2012-07-06 Australia's opposition has also abandoned Julian Assange

After seeking asylum in Ecuador's London embassy, WikiLeaks' Editor-in-Chief Julian Assange asserted that Prime Minister Julia Gillard's Labor Party government in his native Australia had made an "effective declaration of abandonment" by refusing to intervene in any extradition to Sweden or the USA. Now the Leader of the Opposition, Tony Abbott, has confirmed that Mr Assange can expect no better from Australia's Coalition parties.

Mr Abbott made the following comments during a recent JJJ radio interview:

Q: I want to move on to another issue, Mr Abbott, about the WikiLeaks founder Julian Assange. Your Foreign Affairs spokesperson Julie Bishop has been very critical of the government's handling of his case. She said, you know, in comparison the PM has called on a 14 year old in jail in Bali - personally called him - and Bob Carr flew to Libya to visit Melinda Taylor when she was incarcerated there. Do you think the government is doing enough to help Julian Assange?

Tony Abbott: "Look, I think the government should do as much for him as it does for anyone else in trouble."

Q: Julia Bishop was highly critical about the Prime Minister's comments. She has said in 2010 that Julian Assange had "engaged in an illegal act". Do you think that that was appropriate, for Prime Minister Gillard to say that?

Tony Abbott: "Certainly she seemed to be very quick to judge the guy.

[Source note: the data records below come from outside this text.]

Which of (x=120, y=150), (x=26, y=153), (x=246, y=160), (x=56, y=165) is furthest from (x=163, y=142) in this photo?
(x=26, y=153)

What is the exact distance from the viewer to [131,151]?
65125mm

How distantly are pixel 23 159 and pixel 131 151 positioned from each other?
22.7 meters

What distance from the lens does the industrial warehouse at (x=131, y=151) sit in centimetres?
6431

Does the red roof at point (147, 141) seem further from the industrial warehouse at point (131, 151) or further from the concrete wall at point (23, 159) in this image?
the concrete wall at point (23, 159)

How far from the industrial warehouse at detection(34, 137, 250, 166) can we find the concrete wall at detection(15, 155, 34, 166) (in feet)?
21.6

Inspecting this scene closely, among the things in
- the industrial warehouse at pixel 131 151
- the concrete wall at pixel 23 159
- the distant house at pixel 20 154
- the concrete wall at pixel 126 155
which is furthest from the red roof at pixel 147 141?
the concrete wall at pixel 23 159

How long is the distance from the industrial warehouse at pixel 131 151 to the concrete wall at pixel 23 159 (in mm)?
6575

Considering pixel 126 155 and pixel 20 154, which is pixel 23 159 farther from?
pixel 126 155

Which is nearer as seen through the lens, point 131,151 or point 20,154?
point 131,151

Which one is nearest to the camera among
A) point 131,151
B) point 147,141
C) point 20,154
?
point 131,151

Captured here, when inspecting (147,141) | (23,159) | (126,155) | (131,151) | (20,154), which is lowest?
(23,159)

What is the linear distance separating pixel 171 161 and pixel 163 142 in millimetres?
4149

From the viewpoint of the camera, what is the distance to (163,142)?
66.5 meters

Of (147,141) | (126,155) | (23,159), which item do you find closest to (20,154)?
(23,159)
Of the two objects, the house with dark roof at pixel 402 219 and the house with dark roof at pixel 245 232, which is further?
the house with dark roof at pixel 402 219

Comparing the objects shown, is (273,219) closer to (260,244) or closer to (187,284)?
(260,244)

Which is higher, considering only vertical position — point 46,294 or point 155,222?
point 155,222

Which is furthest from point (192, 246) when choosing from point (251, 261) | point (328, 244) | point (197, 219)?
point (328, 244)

And normally Prime Ministers don't set themselves up as the judge, jury and if necessary executioner. He's entitled to the presumption of innocence, just like other people who are accused of offences overseas, and he's entitled to the ordinary representation that the Australian government gives."

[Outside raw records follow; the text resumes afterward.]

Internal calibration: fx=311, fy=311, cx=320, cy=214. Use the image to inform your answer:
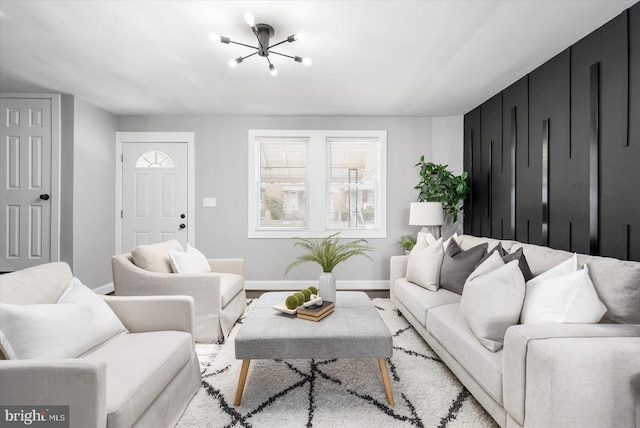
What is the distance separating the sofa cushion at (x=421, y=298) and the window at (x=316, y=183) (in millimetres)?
1547

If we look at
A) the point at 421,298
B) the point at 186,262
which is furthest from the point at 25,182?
the point at 421,298

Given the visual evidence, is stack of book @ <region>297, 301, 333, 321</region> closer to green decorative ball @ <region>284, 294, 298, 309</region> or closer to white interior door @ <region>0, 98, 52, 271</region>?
green decorative ball @ <region>284, 294, 298, 309</region>

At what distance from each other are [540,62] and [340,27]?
1.86m

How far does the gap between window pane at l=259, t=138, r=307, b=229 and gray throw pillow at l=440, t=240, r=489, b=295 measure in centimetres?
222

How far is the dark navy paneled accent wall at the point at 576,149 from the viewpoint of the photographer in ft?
6.61

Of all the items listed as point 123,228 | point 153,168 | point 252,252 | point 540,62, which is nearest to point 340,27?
point 540,62

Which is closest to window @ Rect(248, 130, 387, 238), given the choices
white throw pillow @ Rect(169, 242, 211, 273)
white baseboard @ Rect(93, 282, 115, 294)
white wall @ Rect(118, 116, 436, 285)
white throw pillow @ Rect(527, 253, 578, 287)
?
white wall @ Rect(118, 116, 436, 285)

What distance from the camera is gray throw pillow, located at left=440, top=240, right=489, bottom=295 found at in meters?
2.47

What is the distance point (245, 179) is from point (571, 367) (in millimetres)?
3904

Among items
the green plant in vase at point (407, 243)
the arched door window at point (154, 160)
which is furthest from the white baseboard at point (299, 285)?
the arched door window at point (154, 160)

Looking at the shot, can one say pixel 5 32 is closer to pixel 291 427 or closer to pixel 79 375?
pixel 79 375

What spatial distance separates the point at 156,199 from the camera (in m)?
4.34

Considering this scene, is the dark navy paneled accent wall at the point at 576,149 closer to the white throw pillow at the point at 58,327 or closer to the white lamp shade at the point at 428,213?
the white lamp shade at the point at 428,213

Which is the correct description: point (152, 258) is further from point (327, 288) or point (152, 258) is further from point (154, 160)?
point (154, 160)
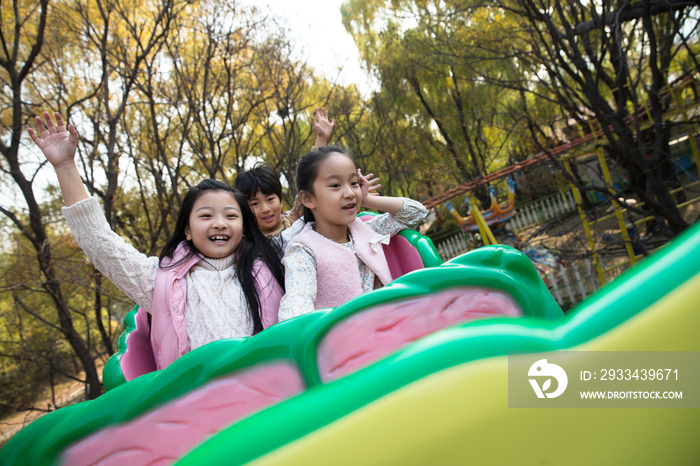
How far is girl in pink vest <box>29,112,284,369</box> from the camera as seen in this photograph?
1274mm

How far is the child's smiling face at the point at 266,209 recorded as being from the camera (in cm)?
220

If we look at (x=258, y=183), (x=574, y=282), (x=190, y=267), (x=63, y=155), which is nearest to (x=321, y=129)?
(x=258, y=183)

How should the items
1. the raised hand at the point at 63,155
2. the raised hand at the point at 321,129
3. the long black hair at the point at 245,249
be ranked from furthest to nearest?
the raised hand at the point at 321,129
the long black hair at the point at 245,249
the raised hand at the point at 63,155

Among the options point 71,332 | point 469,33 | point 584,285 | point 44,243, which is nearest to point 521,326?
point 44,243

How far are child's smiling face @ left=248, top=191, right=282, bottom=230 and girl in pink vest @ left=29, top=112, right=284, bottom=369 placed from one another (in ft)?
2.10

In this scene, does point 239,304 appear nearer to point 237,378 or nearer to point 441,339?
point 237,378

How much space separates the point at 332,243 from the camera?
152cm

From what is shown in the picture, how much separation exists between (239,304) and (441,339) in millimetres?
830

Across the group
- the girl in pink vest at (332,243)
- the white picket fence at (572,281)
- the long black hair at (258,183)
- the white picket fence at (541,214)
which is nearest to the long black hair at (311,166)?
the girl in pink vest at (332,243)

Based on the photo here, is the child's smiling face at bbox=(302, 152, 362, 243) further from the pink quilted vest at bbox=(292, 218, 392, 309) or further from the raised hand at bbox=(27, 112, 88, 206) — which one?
the raised hand at bbox=(27, 112, 88, 206)

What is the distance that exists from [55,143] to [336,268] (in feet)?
2.98

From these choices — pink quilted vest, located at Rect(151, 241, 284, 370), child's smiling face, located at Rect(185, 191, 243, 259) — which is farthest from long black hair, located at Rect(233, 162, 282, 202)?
pink quilted vest, located at Rect(151, 241, 284, 370)

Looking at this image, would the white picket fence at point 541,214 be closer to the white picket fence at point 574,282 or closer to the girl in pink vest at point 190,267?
the white picket fence at point 574,282

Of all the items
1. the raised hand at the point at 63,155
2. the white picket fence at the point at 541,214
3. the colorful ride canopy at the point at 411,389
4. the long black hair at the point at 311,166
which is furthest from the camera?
the white picket fence at the point at 541,214
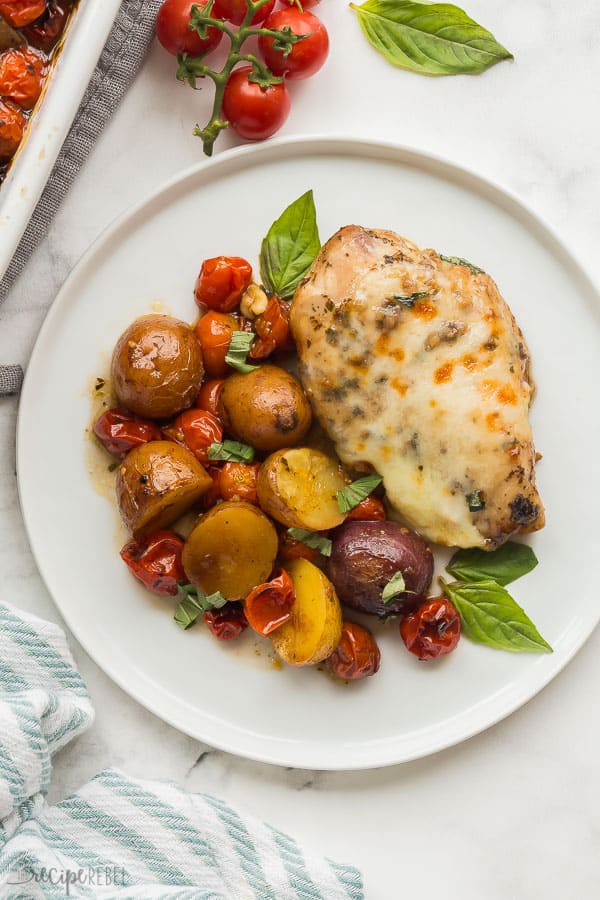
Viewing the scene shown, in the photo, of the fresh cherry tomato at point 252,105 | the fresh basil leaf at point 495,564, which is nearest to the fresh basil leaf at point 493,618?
the fresh basil leaf at point 495,564

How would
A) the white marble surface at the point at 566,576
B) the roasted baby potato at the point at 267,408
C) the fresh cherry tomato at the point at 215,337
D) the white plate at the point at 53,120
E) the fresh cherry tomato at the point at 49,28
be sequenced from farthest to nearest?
the white marble surface at the point at 566,576
the fresh cherry tomato at the point at 215,337
the roasted baby potato at the point at 267,408
the fresh cherry tomato at the point at 49,28
the white plate at the point at 53,120

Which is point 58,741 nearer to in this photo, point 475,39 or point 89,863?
point 89,863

Q: Would you have said that he'd engaged in illegal acts?

Tony Abbott: "Look, I don't claim to be the world's greatest expert on Julian Assange and I'm not very sympathetic to people who publish things that might endanger national security. Even people who I don't particularly like or admire are entitled to their day in court and the presumption of innocence and - "

Q: Do you think he really has endangered national security though, Mr Abbott?

Tony Abbott: "Well... Many people think he has. I haven't made it my close preoccupation."

Q: But do YOU think he has?

Tony Abbott: "Well, it's not a very good thing for Australia, or for our alliances, or for our allies, for their military secrets to be published."

Q: Last question, Mr Abbott. If the US did try to extradite Assange, do you think the government should intervene?

Tony Abbott: "Well I think we should allow the same processes to operate in respect of him as operate in respect of others. Now my understanding is that we have an extradition treaty with the United States. The British and the Swedish would have extradition treaties with the United States, and the ordinary law of the land, or of those lands, should operate."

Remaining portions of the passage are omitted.